QUÉ HACER
- a) Copia tal cual el fragmento sobre los incendios del siglo XVIII desde "Durante el siglo" hasta "Central (Castillero Calvo).".
- b) Según el fragmento sobre los incendios del siglo XVIII, ¿qué porcentaje de las viviendas de intramuros destruyó el Fuego Grande de 1737?

FRAGMENTO DEL DOCUMENTO
Durante el siglo XVIII hubo tres grandes incendios que casi la destruyeron. El Fuego Grande, de 1737, destruyó el 95% de las viviendas de intramuros. El Fuego Chico, en 1756, provocó la destrucción del 37% de las casas, sobre todo las grandes. Un tercer fuego, en 1789, favoreció al arrabal de Santa Ana hacia donde se trasladaron las familias arruinadas y el Gobierno Central (Castillero Calvo).

De esta época viene la reseña dada por Bernabeu de Reguart, un alto funcionario de la Corona que de paso por Panamá, en 1809, escribió al rey describiendo “un lugar desolado, impregnado de malos olores y manchado por todos lados de matorrales y lotes vacíos o cubiertos de ruinas”, donde no había un solo retrete –un lejano y solitario intento jamás fue imitado–, y cuyas casas, “estaban tan mal construidas que parecían las notas de un pentagrama” (Castillero Calvo).

(Entradas del conjunto de datos)
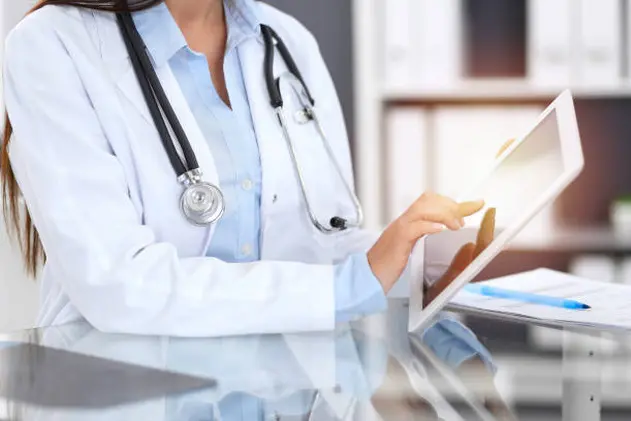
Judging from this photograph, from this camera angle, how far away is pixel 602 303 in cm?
135

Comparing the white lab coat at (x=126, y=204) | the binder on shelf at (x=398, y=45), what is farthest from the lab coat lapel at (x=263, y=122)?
the binder on shelf at (x=398, y=45)

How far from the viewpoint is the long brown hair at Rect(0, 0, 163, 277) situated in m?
1.51

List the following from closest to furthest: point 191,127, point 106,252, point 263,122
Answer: point 106,252, point 191,127, point 263,122

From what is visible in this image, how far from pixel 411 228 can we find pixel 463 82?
1725 mm

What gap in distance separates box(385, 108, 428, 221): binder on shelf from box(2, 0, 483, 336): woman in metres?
0.98

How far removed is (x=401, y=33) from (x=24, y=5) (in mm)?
1071

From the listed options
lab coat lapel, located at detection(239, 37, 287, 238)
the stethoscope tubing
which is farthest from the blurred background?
the stethoscope tubing

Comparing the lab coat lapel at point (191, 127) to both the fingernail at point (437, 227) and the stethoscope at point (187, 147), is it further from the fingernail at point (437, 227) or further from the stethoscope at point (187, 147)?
the fingernail at point (437, 227)

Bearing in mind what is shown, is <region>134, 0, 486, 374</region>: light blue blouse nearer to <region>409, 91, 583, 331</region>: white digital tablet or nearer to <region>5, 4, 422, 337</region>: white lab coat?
<region>5, 4, 422, 337</region>: white lab coat

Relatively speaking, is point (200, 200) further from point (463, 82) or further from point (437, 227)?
point (463, 82)

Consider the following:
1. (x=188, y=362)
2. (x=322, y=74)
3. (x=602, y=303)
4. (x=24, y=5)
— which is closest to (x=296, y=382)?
(x=188, y=362)

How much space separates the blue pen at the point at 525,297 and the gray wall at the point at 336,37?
1.53m

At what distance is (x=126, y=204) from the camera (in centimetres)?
134

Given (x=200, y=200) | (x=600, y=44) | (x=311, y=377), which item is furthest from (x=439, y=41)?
(x=311, y=377)
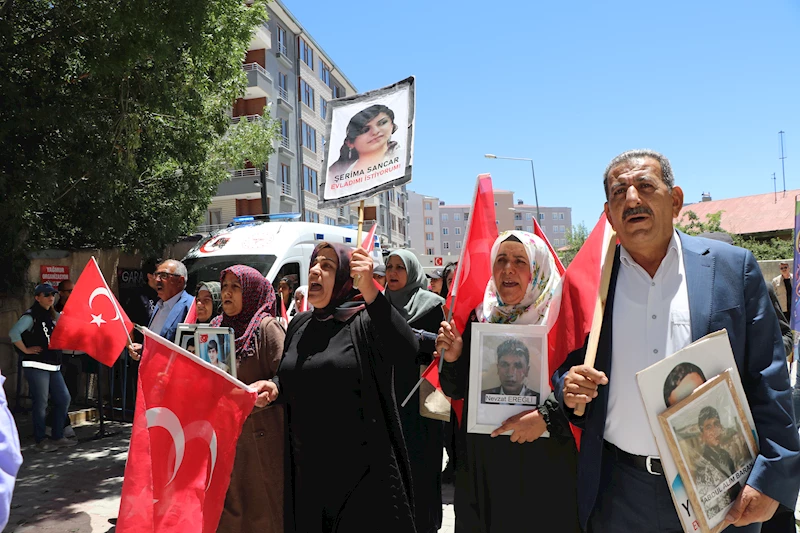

RESPUESTAS
- a)
Durante el siglo XVIII hubo tres grandes incendios que casi la destruyeron. El Fuego Grande, de 1737, destruyó el 95% de las viviendas de intramuros. El Fuego Chico, en 1756, provocó la destrucción del 37% de las casas, sobre todo las grandes. Un tercer fuego, en 1789, favoreció al arrabal de Santa Ana hacia donde se trasladaron las familias arruinadas y el Gobierno Central (Castillero Calvo).

- b) El 95%.